If the variable called verbose is equal to zero, this new bit of code is not executed at all.
But if verbose is set to 1 (for example), then the program will print out the value of the lower and upper bounds of the current range, plus the values of the function at each bound ...
.... and, after printing the information, the pause statement causes the program to wait for the user to type "return" and press the enter key before it continues

Please copy this program to your local disk, rename it to root_bisect.sci, and run it. Watch what happens.

Now that you've seen the output of the program, can you explain why it isn't finding the root properly? Can you now find the place in the program which is most likely to contain the error?

Leaving debugging mode

It is often useful to include extra mprintf statements in your program as you are developing it. Sometimes, you may add a LOT of these debugging "print" lines. What happens when it's time to turn the program in?

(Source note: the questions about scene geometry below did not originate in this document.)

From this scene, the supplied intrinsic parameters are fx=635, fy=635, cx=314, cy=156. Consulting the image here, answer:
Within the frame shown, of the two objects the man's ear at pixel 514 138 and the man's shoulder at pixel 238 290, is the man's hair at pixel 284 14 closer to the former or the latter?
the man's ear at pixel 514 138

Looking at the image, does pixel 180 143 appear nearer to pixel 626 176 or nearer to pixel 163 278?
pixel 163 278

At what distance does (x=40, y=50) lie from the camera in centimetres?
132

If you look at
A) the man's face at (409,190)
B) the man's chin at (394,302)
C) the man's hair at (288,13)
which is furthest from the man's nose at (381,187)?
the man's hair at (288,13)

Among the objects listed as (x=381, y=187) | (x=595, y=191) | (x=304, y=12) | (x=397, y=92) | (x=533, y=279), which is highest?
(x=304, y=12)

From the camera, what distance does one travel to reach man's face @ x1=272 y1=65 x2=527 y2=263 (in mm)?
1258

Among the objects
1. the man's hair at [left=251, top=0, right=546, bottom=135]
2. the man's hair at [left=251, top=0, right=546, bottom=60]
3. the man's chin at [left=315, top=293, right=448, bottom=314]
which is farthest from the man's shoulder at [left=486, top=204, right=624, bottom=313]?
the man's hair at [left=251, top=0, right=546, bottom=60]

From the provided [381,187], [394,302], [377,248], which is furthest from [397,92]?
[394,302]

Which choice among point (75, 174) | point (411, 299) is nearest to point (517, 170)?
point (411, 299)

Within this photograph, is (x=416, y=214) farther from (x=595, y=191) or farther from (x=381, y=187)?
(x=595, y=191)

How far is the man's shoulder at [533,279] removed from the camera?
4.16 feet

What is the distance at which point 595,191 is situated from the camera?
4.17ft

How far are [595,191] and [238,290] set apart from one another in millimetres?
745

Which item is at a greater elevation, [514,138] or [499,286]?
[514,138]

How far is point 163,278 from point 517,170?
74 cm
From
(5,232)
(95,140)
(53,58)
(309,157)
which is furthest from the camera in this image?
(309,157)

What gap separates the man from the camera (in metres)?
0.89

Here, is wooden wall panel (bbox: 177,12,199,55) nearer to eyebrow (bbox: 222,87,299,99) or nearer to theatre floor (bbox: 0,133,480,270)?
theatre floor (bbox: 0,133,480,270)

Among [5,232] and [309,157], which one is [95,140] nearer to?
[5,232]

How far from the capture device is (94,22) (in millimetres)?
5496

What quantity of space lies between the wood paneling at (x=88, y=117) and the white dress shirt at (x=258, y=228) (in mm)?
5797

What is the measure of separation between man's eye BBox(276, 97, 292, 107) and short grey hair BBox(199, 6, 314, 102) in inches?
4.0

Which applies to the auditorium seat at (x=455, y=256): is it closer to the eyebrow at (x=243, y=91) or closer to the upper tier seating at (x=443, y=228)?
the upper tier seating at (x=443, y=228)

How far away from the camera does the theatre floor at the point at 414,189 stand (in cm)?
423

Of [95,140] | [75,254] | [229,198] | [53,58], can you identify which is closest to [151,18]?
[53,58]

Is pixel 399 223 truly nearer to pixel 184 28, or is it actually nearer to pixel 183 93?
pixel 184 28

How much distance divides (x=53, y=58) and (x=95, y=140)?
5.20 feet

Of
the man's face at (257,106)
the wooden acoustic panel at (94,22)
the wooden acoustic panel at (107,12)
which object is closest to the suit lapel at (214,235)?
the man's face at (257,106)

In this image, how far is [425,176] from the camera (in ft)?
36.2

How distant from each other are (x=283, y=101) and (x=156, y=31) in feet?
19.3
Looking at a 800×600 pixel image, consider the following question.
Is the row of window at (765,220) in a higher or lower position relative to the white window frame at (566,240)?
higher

One option is to go into the source code and delete all the extra mprintf statements. But you might accidentally delete some code that you really need. And what happens if you need to go back and add new features to your program?
Another option is to use the comment characters // to "comment out" the extra lines; that way, they are still present and can be re-activated later.
But I think the best way (at least for this course) is to add a special "control variable", which is defined ONCE at the start of your program. It controls all the "extra" mprintf statements, as well as any pause or other debugging material. By changing just a single line:
```
     // set this to 1 to watch diagnostic messages as the function runs
     verbose = 1;
  
```
you can switch the program from its "debugging" state to its "production" state, or back.

Try editing your version of the program: change the verbose variable to zero, and run it again. Now what happens?